I'm trying to get fuzzy search working using the query_string query but I'm having a lot of issues. It seems like no matter what I set my fuzzy_min_sim value to, it makes very little difference in the results.
Here is a small example of my situation:
Why is it that the above won't return the correct result, even with a 0.01 fuzzy_min_sim value? As far as I understand, it isn't a term/token problem because I'm setting the mapping to be lowercase and as a single token. I've also tested this with just a simple string as the email field like abcdefghijklmnopqrstuvwxyz and had similar results.
How can I set this up so that even if I misspell half the entire field I still get the right result? I thought that's what the fuzzy_min_sim value was, at 0.5 it will return matches where the L distance is under 0.5*len(string), i.e. 15 incorrect characters in this case.

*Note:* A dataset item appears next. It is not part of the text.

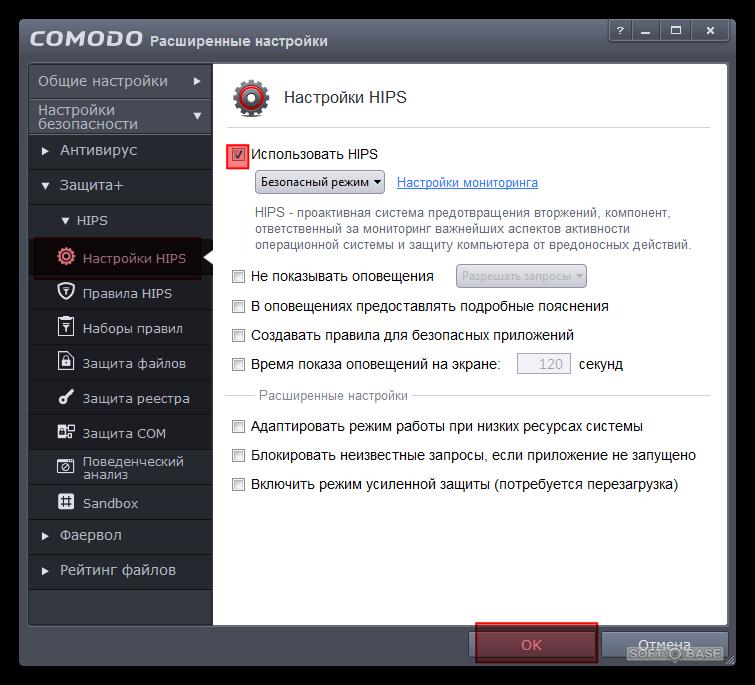 Инструкция comodo firewall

Actually the float notion of the min_similarity is not fully supported
anymore. We only support string distance 1 or 2 (Levenshtein Distance) so
no matter what you put in the float it will be Math.min(2,
floatToLD(value)) of some sort. your example has way more than 2 edits.
simon
On Tuesday, August 13, 2013 3:03:21 AM UTC+2, Jeff Dyck wrote:
I'm trying to get fuzzy search working using the query_string query but
I'm
having a lot of issues. It seems like no matter what I set my
fuzzy_min_sim
value to, it makes very little difference in the results.
Why is it that the above won't return the correct result, even with a 0.01
fuzzy_min_sim value? As far as I understand, it isn't a term/token problem
because I'm setting the mapping to be lowercase and as a single token.
I've
also tested this with just a simple string as the email field like
abcdefghijklmnopqrstuvwxyz and had similar results.

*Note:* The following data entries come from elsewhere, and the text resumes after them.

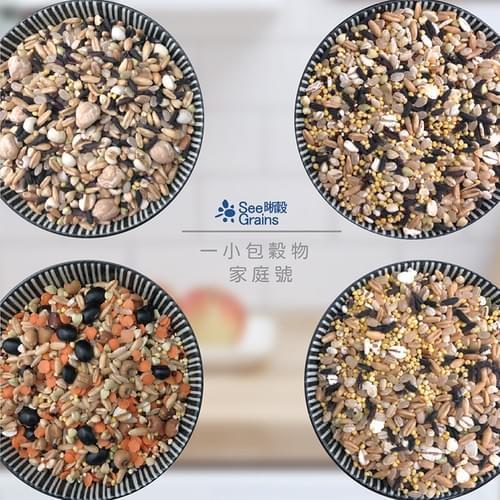 [晰穀多穀米]一小包穀物 | 高蛋白配方 (盒裝70克x7小包/1公斤家庭號)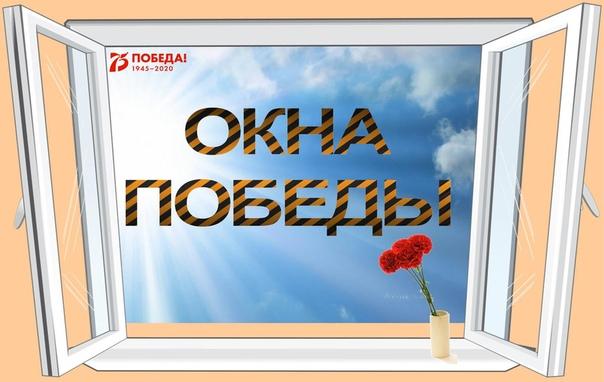 Акция «Окна Победы!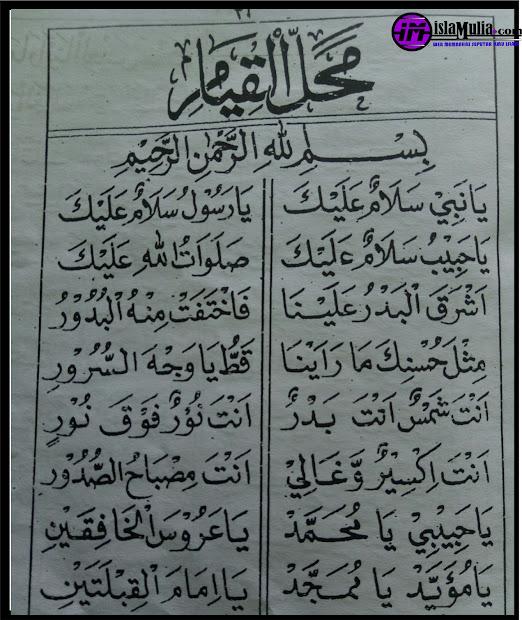 Lirik Lagu Sholawat Ya Nabi Salam Alaika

How can I set this up so that even if I misspell half the entire field I
still get the right result? I thought that's what the fuzzy_min_sim value
was, at 0.5 it will return matches where the L distance is under
0.5*len(string), i.e. 15 incorrect characters in this case.

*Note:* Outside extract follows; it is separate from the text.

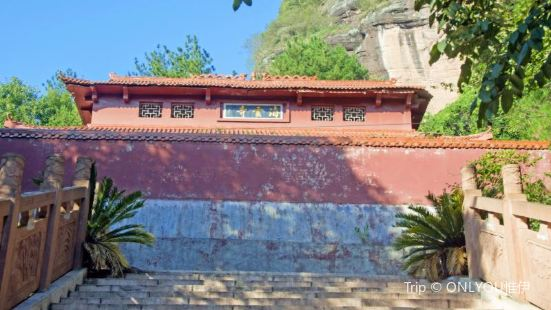 Haiyun Temple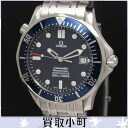 Omega Seamaster 2531.80 300 Pro divers mens watch large blue automatic men's watch professional SS automatic blue character Panel 2531-80 25318000 SEAMASTER300% off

Hmm, interesting, thanks Simon. If this is the case, is there another recommended way of doing fuzzy matching with greater possible distance?
I find this a bit odd, though. I seem to remember doing fuzzy matching with this same type of query not too long ago and still had good results, and I've not updated my version of ES in a while.
This is the old fuzzy query that has super bad performance. The new fuzzy
query is blazing fast but has the limits to 2 edits. You can potentially
write a query plugin that does use the slow old fuzzy query but currently
we don't support is. if you really need support for it you can open an
issue and we can discuss it there.
simon
On Tuesday, August 13, 2013 5:31:20 PM UTC+2, Jeff Dyck wrote:
Hmm, interesting, thanks Simon. If this is the case, is there another
recommended way of doing fuzzy matching with greater possible distance?
I find this a bit odd, though. I seem to remember doing fuzzy matching
with
this same type of query not too long ago and still had good results, and
I've not updated my version of ES in a while.
Ahh, okay. I'll work with it as it is for now and see if it still fits our needs. In sake of performance, I'd hope that 1-2 characters would be enough anyways.
For future reference, what version of ES introduced the new fuzzy behavior?
This came with Lucene 4.0 so it's 0.90.0 that cut over to the fast
FuzzyQuery FYI it's ~20k % faster (yes 20k%!)
simon
On Tuesday, August 13, 2013 6:11:24 PM UTC+2, Jeff Dyck wrote:
Ahh, okay. I'll work with it as it is for now and see if it still fits our
needs. In sake of performance, I'd hope that 1-2 characters would be
enough
anyways.
For future reference, what version of ES introduced the new fuzzy
behavior?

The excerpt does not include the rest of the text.